Si bien algunos mezclan imágenes y “tocan” en vivo, otros utilizan videos ya editados; pero lo cierto es que la tecnología está a su entero servicio. Con modernos recursos como la manipulación de imágenes de diapositiva en vivo, la proyección de material filmado o fotografiado previamente y la filmación en vivo, y jugando con la variable tiempo, logran crear universos paralelos para que la comunión entre imagen y sonido sea una experiencia cada vez más significativa.
La organizadora de las fiestas Brandon, Violeta Uman, reconoce que “siempre atrae ver gente tocando maquinitas”. Más allá del toque cómico de su comentario, tiene razón: “Las disciplinas artísticas visuales complementan al DJ y enriquecen la atmósfera de una fiesta”. Entonces ésa es la consigna de un VJ: unir los universos. ¿Cómo? Según devela Pablo Denegri, de Tekhnë, detrás de la pantalla, en la cocina del VJ hay experiencia personal, mucho video, laptops, software… “Pero lo importante es tener todo lo más a mano posible y cortado como para poder cocinarlo en vivo, siempre con los toques particulares del plato del día que vendrán del artista encargado de la parte sonora. Por supuesto, también existen las preferencias por ciertos aderezos propios, además de un conocimiento previo de lo que el músico va a aportar”.
SABIA COMUNION
Cada uno tiene su historia, pero el punto de encuentro de los VJs es que vienen de mundos paralelos -la música, el diseño, la comunicación audiovisual, el arte digital- y su búsqueda anhela un mismo horizonte: la comunión entre imagen y sonido.
Akira, ícono del underground del arte digital, es el creador de Kiken Corporation, un estudio de contenidos visuales nacido en 2001 cuyas raíces surgen de las proyecciones que este VJ hacía en eventos de música electrónica.
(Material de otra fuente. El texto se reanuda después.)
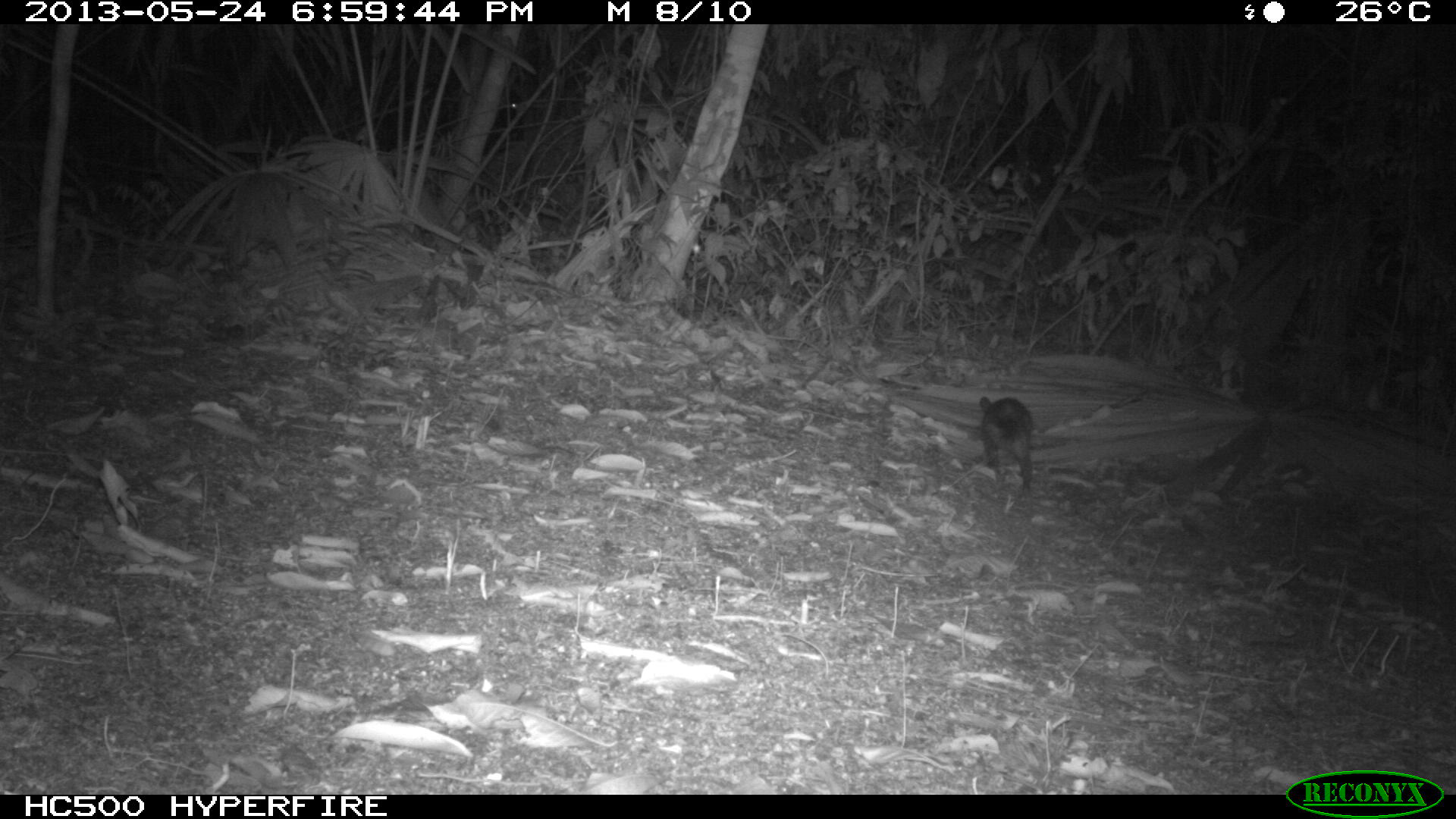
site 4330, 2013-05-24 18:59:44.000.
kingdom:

El set “VJ System”, que puso en marcha hace tres años, se lució en eventos como Creamfields, Southfest, Moonpark y otros de nivel internacional. Hoy, este grupo que reúne a jóvenes que comenzaron a incursionar en el terreno desde la adolescencia, está desarrollando un set audiovisual (A/V) llamado “8GB”, cuyo objetivo es mostrar al público local las inmensas posibilidades de integración audio/video realizadas íntegramente en vivo.
“El VJing es un canal más de comunicación. Vengo de un background de comunicación y diseño y llegué a él como progresión lógica del laburo que venía haciendo -cuenta Akira-. No me quedo quieto ni un momento. Al principio hacía algo muy básico, hasta que creé mi minisoftware de VJing para hacer lo que quería”.